The meta-analysis findings remained robust to methodological changes in sensitivity analysis. When the primary outcome of cancer occurrence was explored with a random-effects model, the results did not change (RR 1·08, 95% CI 1·01–1·15; p=0·016). Another analysis was done in which patients with a history of cancers at baseline were excluded, since this information was available for the ONTARGET and TRANSCEND trials. Patients with no history of cancer who were randomised to ARBs had a significantly increased risk of new cancer compared with controls (1541 of 18 778 at risk [8·2%] vs 794 of 10 859 [7·3%], I2 17·3%, meta-analytic HR 1·10, 95% CI 1·02–1·18; p=0·01). The CHARM-Overall programme could not be included in the primary analysis of new cancers because of a lack of discrimination between benign and malignant neoplasms. Because the FDA document stated that most neoplasms were malignant, the primary meta-analysis was repeated (total n=69 189) considering all neoplasms in CHARM as malignant (244 neoplasms with candesartan, 230 with placebo in the FDA document). This analysis yielded a similar RR (1·08, 95% CI 1·02–1·15; p=0·014).

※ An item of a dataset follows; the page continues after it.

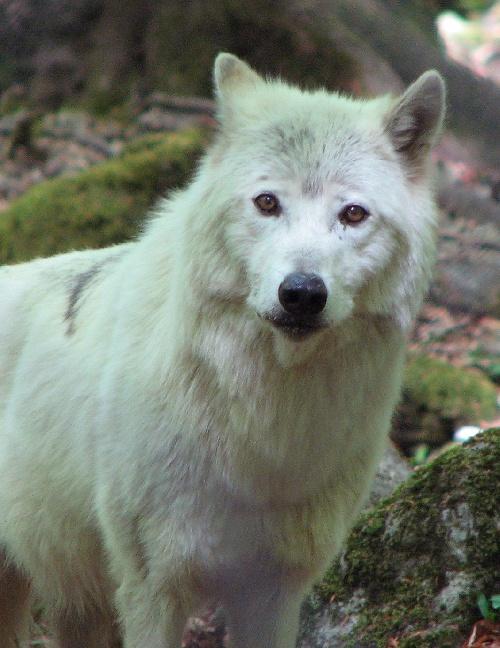 Le loup des neiges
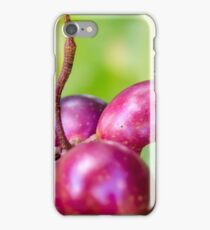 Grape Vine 4 iPhone Case/Skin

To assess for survival bias, risk of all-cause death with ARBs was calculated by including the trials used in the main analysis and the CHARM trial. An HR of 0·99 was found for all-cause death (95% CI 0·93–1·05, p=0·67), suggesting that there was no survival bias (webappendix). Similarly, there was no change in the risk of myocardial infarction with ARBs in these trials (meta-analytic RR 1·00, 0·93–1·08; p=0·96).

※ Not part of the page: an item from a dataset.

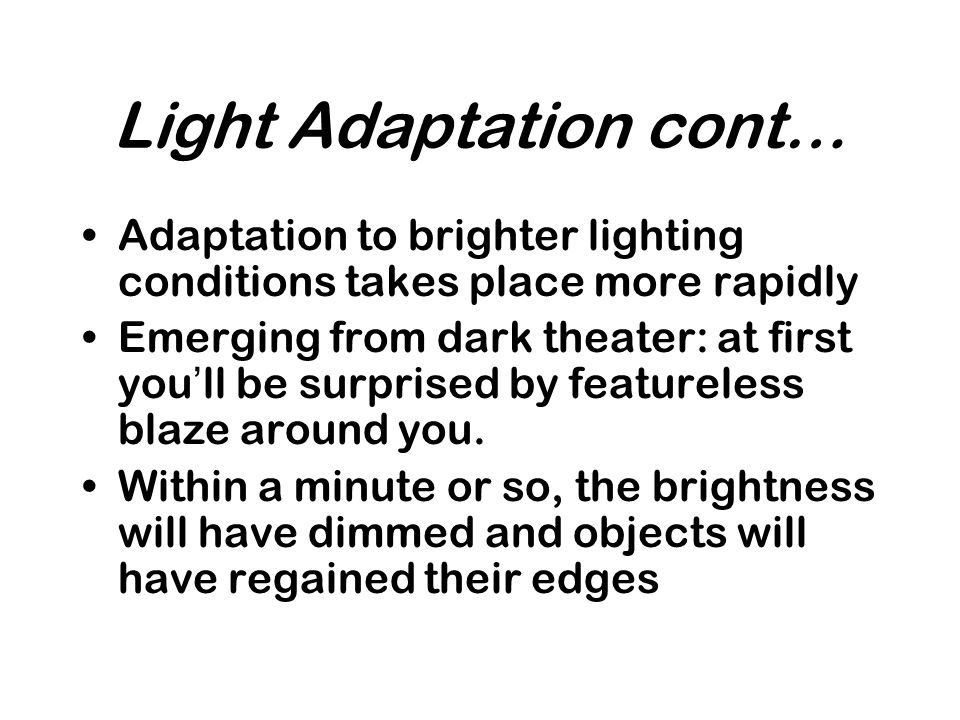 Light Adaptation cont…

Number needed to harm was calculated using background cancer incidence for people aged 65–69 years, corresponding to mean age of patients enrolled in these trials (2240·5 cancers per 100 000 people per year).39 According to the RR for cancer occurrence found from all trials, for one excess cancer diagnosis 143 patients (95% CI 76–793) would need to receive treatment for about 4 years (weighted average duration of follow-up). According to the RR found from trials where cancer was a prespecified outcome, number needed to harm was 105 (63–271) with the same method.

Discussion

In this meta-analysis, we found that ARBs are associated with a modestly increased risk of new cancer occurrence. To the best of our knowledge, this analysis incorporated all publicly available data on new cancer occurrence from randomised trials of ARBs. Information was from peer-reviewed publications and data posted on the FDA website, a valuable source for meta-analyses.44 A strength of this meta-analysis is the inclusion of data from randomised controlled trials only, thereby reducing the possibility of confounding variables. The increased risk of new cancer occurrence is modest but significant. However, the clinical significance of this potential excess cancer risk is unknown. The finding of a 1·2% increase in absolute risk of cancer over an average of 4 years needs to be interpreted in view of the estimated 41% lifetime cancer risk.45 Variation in the magnitude of effect with different durations of exposure, and the significance of these findings at the population level, are also unknown.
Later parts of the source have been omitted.